Nulla di buono neanche dalla Corea del Nord, che in una settimana ha effettuato un test missilistico (fallito), espulso gli ispettori delle Nazioni Unite, abbandonato i colloqui a sei e minacciato di riaccendere i reattori e proseguire nel programma nucleare, a dimostrazione di quanto fosse propagandistico il successo diplomatico sbandierato in "zona Cesarini" dall'amministrazione Bush. E' fin troppo evidente che il regime di Pyongyang è attratto dalla prospettiva di lucrare dalla nuova stagione di dialogo a 360° inaugurata dalla presidenza Obama. Spera di ricominciare con il solito tira e molla, ottenendo ulteriori concessioni. E, magari, di seguire l'esempio iraniano, costringendo Washington a colloqui diretti senza precondizioni.

Non meno gravi gli ultimi sviluppi in Afghanistan e Pakistan, dove la situazione sembra precipitare di giorno in giorno. Riguardo l'Afghanistan, Obama sembra aver capito che esiste un problema strettamente militare: la quantità di truppe impegnate sul terreno. Prosegue, però, la progressiva perdita di controllo del Pakistan. Un processo a dire il vero iniziato già con la precedente amministrazione, ma che pare accentuarsi con Obama, che mostra molte incertezze e nessuna strategia. Il fatto che il presidente pachistano Zardari abbia addirittura concesso l'introduzione della sharia in una zona del paese, lo Swat, per venire a patti con i talebani pakistani è davvero inquietante. In pratica una cessione di sovranità ai talebani dalle conseguenze potenzialmente disastrose per la stabilità del paese.

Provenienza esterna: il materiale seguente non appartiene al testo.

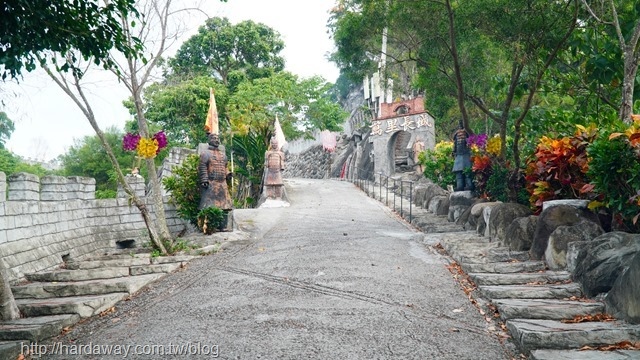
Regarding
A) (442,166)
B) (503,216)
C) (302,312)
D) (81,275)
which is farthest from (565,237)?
(442,166)

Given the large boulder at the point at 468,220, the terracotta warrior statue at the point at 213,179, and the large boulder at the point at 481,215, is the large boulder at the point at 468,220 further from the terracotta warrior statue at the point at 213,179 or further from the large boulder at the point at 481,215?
the terracotta warrior statue at the point at 213,179

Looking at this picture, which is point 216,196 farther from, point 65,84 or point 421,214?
point 421,214

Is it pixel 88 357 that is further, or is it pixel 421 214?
pixel 421 214

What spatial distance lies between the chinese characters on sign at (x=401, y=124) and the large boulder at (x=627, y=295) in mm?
20888

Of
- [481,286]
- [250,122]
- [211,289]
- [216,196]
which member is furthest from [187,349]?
[250,122]

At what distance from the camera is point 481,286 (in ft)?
19.5

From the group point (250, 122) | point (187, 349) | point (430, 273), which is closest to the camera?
point (187, 349)

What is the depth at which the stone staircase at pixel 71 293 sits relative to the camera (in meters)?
4.73

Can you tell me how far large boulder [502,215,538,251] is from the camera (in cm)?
700

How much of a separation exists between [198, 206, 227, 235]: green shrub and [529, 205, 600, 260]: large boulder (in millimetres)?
6556

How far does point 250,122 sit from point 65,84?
42.4ft

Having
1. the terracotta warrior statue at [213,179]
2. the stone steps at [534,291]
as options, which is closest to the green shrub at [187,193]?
the terracotta warrior statue at [213,179]

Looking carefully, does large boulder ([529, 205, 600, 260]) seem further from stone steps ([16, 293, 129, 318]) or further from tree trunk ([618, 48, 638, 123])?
stone steps ([16, 293, 129, 318])

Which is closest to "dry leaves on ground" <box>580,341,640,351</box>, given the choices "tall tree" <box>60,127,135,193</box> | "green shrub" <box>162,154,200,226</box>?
"green shrub" <box>162,154,200,226</box>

Sulle differenze tra Bush e Obama in politica estera avremo modo di tornare.

In questo scenario a tinte fosche, l'unica nota positiva potrebbe paradossalmente giungere da un'altra dittatura, quella cinese, che in questa fase sembra se non altro muoversi con un certo pragmatismo. La leadership di Pechino dimostra di saper trattare i suoi interessi con realismo. E' nazionalista, ma almeno il potere non sembra in mano a una setta di fanatici. Fa ben sperare la pubblicazione del primo "Piano di azione nazionale per i diritti umani in Cina", che indica gli obiettivi del prossimo biennio: una maggiore tutela fisica e morale dei detenuti. Il che vorrebbe dire bandire la tortura. Nel piano si afferma il diritto dei detenuti a presentare proteste scritte e a denunciare abusi. Viene ribadito il loro diritto a incontrarsi e a comunicare con l'avvocato, e il diritto del legale a poter svolgere nel miglior modo la difesa.

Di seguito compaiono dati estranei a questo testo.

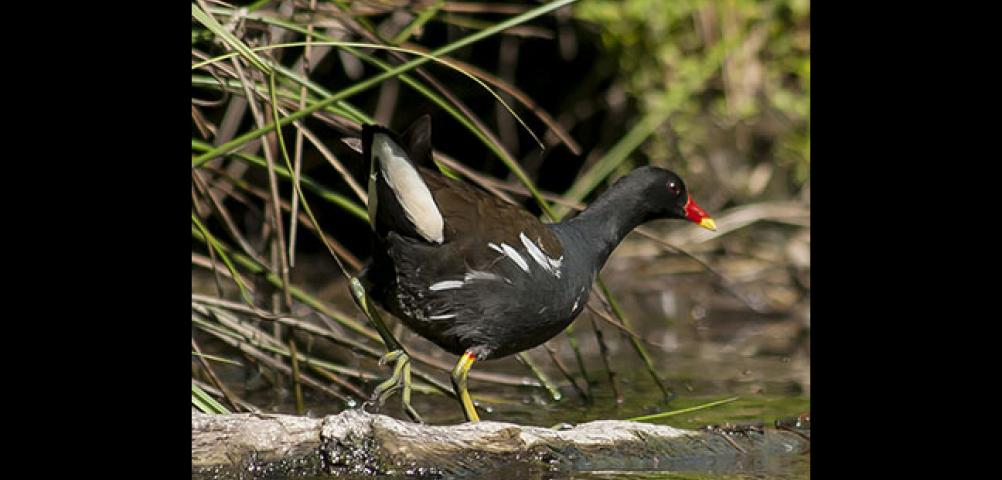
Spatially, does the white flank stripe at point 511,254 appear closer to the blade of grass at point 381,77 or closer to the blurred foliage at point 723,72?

Pieno di omissioni e ambiguità; operazione d'immagine, sul piano sia internazionale che interno; e sappiamo che in gran parte resterà lettera morta. Ma quanto meno - osservano molti - è importante la sola ammissione, per la prima volta, che ci sono diritti umani fondamentali diversi dal diritto del popolo alla sussistenza, in nome del quale Pechino ha sempre giustificato i suoi più orrendi crimini.